What are you afraid of?  
Failure?
Success and it's responsibilities?
Commitment?
Rejection?
Not living up to your potential?
Loneliness?
Dying?
Living?
Losing a loved one?
Starting over?

and then there's the little fears....
Spiders?
Heights?
Falling?
Hurting yourself?
Hurting someone else?
Going too fast?

We're all afraid of something and most of us experience the first list of fears to some extent or another.  I've started reading a book called 'Feel the Fear and do it anyway' by Susan Jeffers (side note: my good friend wrote her thesis on this subject as well!).  I've been blown away by the simplicity of it all!  She doesn't make any life changing, revolutionary statements, but by extracting what we all know to be true and putting it into bold face font, she reminds us that all those successful people out there?  Yea, they're scared too!  They just don't let their fear stop them from doing anything!  They are mentally strong.  We spend so much time trying to become physically strong, we often forget to invest time in developing our mental and emotional strength!  This doesn't mean becoming an ice-y, unfeeling, calculating person; it's about becoming someone who can 'handle it!'  Whatever life throws at you.

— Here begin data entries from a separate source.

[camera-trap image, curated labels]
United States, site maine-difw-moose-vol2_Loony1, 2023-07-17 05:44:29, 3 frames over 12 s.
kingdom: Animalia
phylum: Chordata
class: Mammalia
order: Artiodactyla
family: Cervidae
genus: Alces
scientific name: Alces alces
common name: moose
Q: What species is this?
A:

After 10 months and 3 weeks, I can honestly say I am revelling in my new ability to 'handle it'.  Sure, there are times when I slip up, when I crumble at the thought that he's not here to help me solve a problem, when I'm lying in pain, desperately wishing he was there to hold my hand.  BUT I have become an adventurous person.  I was never that girl.  I was afraid of hurting myself, of failing, of making a fool of myself.  I worried about what others thought of me, what P thought of me, what I thought of me.  But now?  I want to do it all!  Jump out of a plane? Yes please! Learn to scuba dive?  Name the time and day!  Learn to snowboard?  Happening.  Hike up a mountain? Thrilling.  I have a new take on life and I am grateful for that.  P gave me this parting gift:  the realisation that life is short, so LIVE IT!  Screw fear!  LIFE is scary.  And the scariest thing of all is NOT living!  P was always saying 'I wanna, I'm gonna, I'd like to, I wish...I could do this or that'  Well, gonna, wanna, like to never happened.  He was the master at 'thinking about it'.  People have held him up as an adventurer and he was, in spirit, but he didn't get the chance to do half the things he wanted to.  I've been left with a very long bucket list, and I LOVE it, because taking on all these new adventures, learning all these new skills, losing P and surviving has made me realise that whatever life throws at me, I can handle it.  Facing those fears makes us stronger.  The fear will never go away, as long as we continue to learn and grow, so really, Fear is a pretty great thing.  So embrace it.  And stop letting fear stand in your way.